▶ [Challenges]:
A. Print the entries from the line containing "Regarding location, is" through the end of the entries, copying each line exactly.
B. Continue the thread on the federated Myria web UI, starting right after its last sentence.

---- Document

Open billhowe opened 10 years ago
@billhowe @mbalazin @jakevdp @ryanmaas @dhalperi I need some help to further refine these ideas into a more concrete spec. In particular, integrating this federated data model into the web UI is more complicated than I realized.
The current web UI (https://demo.myria.cs.washington.edu/editor), has panes for an editor, queries, and datasets. All of these are hard-wired to a single Myria instance. For the purposes of this demo, much of the UI will need to be revised and expanded:
Another option is to forego this complexity by designing a simpler web UI -- ipython notebook was mentioned as an example here. But, there are still basic problems here that we haven't hashed out. What happens when a user clicks go on a combined SQL+AQL query? Where do the results go, and how does the user see them?
Here's my thought.
I think we only need or want V0 for now.
V0:
V1:
V2:
On Mon, Jun 16, 2014 at 3:33 PM, Andrew Whitaker notifications@github.com wrote:
@billhowe https://github.com/billhowe @mbalazin https://github.com/mbalazin @jakevdp https://github.com/jakevdp @ryanmaas https://github.com/ryanmaas @dhalperi https://github.com/dhalperi I need some help to further refine these ideas into a more concrete spec. In particular, integrating this federated data model into the web UI is more complicated than I realized.
The current web UI (https://demo.myria.cs.washington.edu/editor), has panes for an editor, queries, and datasets. All of these are hard-wired to a single Myria instance. For the purposes of this demo, much of the UI will need to be revised and expanded:
- The editor pane stays mostly the same; the query language itself will be expanded to support a mix of AQL and SQL in the manner described above.
- The query pane must change to incorporate the federated data model. What happens when a "query" consists of a mix of different languages targeting different backends? Do we generate one query per language/backend or a single result? What is the "status" of such a query? Do we need a new catalogue to keep track of query information that isn't maintained by one of the backend systems?
- Likewise, the dataset pane must change to reflect the federated data model. Do we generate one result per language+query or a single result per query? How does the system even learn about AQL results? Do we allow for exporting AQL datasets as CSV, JSON, etc. Do we need a new catalogue to track data sets across the various backends?
Another option is to forego this complexity by designing a simpler web UI -- ipython notebook was mentioned as an example here. But, there are still basic problems here that we haven't hashed out. What happens when a user clicks go on a combined SQL+AQL query? Where do the results go, and how does the user see them?
— Reply to this email directly or view it on GitHub https://github.com/uwescience/raco/issues/216#issuecomment-46246622.
Some notes from today's meeting with @7andrew7, @mbalazin, @ryanmaas, @jakevdp, and Emad. Overall, this doesn't radically diverge from Bill's vision described above.
We proposed a very simple version 0. The goal here is to run a single query that combines SQL with AQL in a very simplistic way. In particular, the SQL and AQL don't interact at all. As an example:
X = %sql select * from foo where foo.x > 30;
Y = %aql select * from bar where bar.y < 25;
store(X, andrew:myprogram:SqlOut);
store(Y, andrew:myprogram:AqlOut);
Deliverable: run this query from the web UI. Validate by hand that the results appear in the appropriate backend databases.. This is even dumber than the v0 proposed by @billhowe .

--------
---- Data section

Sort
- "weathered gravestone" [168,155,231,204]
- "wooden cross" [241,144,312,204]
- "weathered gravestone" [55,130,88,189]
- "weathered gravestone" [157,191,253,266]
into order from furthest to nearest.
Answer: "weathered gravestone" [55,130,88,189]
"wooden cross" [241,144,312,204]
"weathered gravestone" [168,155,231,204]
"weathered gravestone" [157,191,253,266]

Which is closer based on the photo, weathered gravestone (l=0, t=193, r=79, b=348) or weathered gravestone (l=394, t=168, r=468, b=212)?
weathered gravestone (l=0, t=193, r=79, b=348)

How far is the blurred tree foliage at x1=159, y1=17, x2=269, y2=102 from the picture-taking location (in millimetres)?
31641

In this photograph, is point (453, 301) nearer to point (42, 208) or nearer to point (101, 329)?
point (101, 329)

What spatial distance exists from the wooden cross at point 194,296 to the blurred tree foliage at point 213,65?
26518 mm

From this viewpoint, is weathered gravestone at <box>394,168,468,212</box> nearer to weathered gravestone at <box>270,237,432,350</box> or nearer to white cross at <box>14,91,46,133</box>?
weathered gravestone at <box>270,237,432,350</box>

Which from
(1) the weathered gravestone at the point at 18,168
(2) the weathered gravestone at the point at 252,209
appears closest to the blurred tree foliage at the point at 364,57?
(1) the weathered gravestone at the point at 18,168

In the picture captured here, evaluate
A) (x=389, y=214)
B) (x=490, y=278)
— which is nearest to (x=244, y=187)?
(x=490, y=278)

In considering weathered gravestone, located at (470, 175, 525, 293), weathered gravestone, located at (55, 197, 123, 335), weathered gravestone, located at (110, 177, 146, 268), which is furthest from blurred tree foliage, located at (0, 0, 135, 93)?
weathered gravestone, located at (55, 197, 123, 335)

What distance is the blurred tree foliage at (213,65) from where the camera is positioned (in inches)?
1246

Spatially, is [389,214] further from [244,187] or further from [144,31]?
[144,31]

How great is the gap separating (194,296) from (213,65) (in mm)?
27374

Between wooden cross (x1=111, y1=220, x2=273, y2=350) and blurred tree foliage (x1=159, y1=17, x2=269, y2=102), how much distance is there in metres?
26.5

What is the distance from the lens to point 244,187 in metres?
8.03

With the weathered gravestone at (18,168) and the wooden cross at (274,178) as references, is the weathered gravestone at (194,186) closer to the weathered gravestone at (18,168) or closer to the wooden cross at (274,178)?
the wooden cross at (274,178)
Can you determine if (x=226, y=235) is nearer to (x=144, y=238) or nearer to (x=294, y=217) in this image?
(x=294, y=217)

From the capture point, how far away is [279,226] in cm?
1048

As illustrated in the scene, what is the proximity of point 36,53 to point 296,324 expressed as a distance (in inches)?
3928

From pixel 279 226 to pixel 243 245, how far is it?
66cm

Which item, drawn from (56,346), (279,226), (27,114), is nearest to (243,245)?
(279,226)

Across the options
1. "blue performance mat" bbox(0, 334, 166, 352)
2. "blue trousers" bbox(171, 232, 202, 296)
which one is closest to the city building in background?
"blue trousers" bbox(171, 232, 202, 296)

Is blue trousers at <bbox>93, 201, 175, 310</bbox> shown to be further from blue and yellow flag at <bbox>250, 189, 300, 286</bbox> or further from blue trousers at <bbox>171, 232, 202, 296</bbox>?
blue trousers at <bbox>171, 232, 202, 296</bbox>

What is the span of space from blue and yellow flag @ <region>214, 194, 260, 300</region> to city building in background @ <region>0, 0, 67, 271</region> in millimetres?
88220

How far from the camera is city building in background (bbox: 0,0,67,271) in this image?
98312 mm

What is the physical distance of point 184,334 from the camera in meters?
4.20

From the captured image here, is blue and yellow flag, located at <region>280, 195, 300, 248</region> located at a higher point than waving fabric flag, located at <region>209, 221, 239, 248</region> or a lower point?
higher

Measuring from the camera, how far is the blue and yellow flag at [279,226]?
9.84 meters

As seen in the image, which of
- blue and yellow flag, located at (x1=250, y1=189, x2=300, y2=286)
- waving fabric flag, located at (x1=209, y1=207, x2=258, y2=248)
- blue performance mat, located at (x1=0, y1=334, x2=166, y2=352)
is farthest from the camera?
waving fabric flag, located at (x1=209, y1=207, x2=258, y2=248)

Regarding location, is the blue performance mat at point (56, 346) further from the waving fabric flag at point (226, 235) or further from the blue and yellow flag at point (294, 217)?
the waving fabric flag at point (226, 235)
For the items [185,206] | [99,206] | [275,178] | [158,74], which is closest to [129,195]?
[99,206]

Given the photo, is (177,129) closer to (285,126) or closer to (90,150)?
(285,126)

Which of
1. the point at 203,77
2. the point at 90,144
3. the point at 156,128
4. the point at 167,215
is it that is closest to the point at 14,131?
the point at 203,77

--------

▶ [Answers]:
A.
Regarding location, is the blue performance mat at point (56, 346) further from the waving fabric flag at point (226, 235) or further from the blue and yellow flag at point (294, 217)?
the waving fabric flag at point (226, 235)
For the items [185,206] | [99,206] | [275,178] | [158,74], which is closest to [129,195]?
[99,206]

Given the photo, is (177,129) closer to (285,126) or closer to (90,150)?
(285,126)

Which of
1. the point at 203,77
2. the point at 90,144
3. the point at 156,128
4. the point at 167,215
is it that is closest to the point at 14,131?
the point at 203,77

B.
v1: Show AQL datasets and query results from the web UI. Create a python API for querying scidb's catalogue and for fetching results. Expose these results via the web UI.
Deliverable: Expose scidb results via a new tab on the web UI. Strip away all tabs that are not relevant for our demo.
v2: Create an integrated example, where the myrial/sql query interacts with an aql query. Andrew proposed a syntax like this:
X = %sql select * from foo where foo.x > 30;
Y = %aql select * from bar where bar.y < 25;
YR = AsRelation(Y, x:int, y:int, z:int);
J = %sql select X.x, YR.y where X.x=YR.y;
Store(J, andrew:myprogram:Output);
There are various implementation options here, and we didn't decide on a single right answer. There is a research task to explore the set of export options that scidb supports.
Looks good.
Is %sql the same as MyriaL? Or, can there be a %myrial? We should demonstrate the fact that we already have a language. I don't want it to look like we hacked up everything on the fly.
Let's update the original checklist with this material, though -- the checklist should reflect the current plan.
Specifically:
If this all makes sense, I can edit the checklist.
On Tue, Jun 17, 2014 at 5:51 PM, Andrew Whitaker notifications@github.com wrote:
Some notes from today's meeting with @7andrew@, @mbalazin https://github.com/mbalazin, @ryanmaas https://github.com/ryanmaas, @jakevdp https://github.com/jakevdp, and Emad. Overall, this doesn't radically diverge from Bill's vision described above.
We proposed a very simple version 0. The goal here is to run a single query that combines SQL with AQL in a very simplistic way. In particular, the SQL and AQL don't interact at all. As an example:
X = %sql select * from foo where foo.x > 30; Y = %aql select * from bar where bar.y < 25;
store(X, andrew:myprogram:SqlOut); store(Y, andrew:myprogram:AqlOut);
Deliverable: run this query from the web UI. Validate by hand that the results appear in the appropriate backend databases.. This is even dumber than the v0 proposed by @billhowe https://github.com/billhowe .
v1: Show AQL datasets and query results from the web UI. Create a python API for querying scidb's catalogue and for fetching results. Expose these results via the web UI.
Deliverable: Expose scidb results via a new tab on the web UI. Strip away all tabs that are not relevant for our demo.
v2: Create an integrated example, where the myrial/sql query interacts with an aql query. Andrew proposed a syntax like this:
X = %sql select * from foo where foo.x > 30; Y = %aql select * from bar where bar.y < 25;
YR = AsRelation(Y, x:int, y:int, z:int); J = %sql select X.x, YR.y where X.x=YR.y; Store(J, andrew:myprogram:Output);
There are various implementation options here, and we didn't decide on a single right answer. There is a research task to explore the set of export API options that scidb supports.
— Reply to this email directly or view it on GitHub https://github.com/uwescience/raco/issues/216#issuecomment-46384267.
Yes, sql is myrial. We can support both tags/labels.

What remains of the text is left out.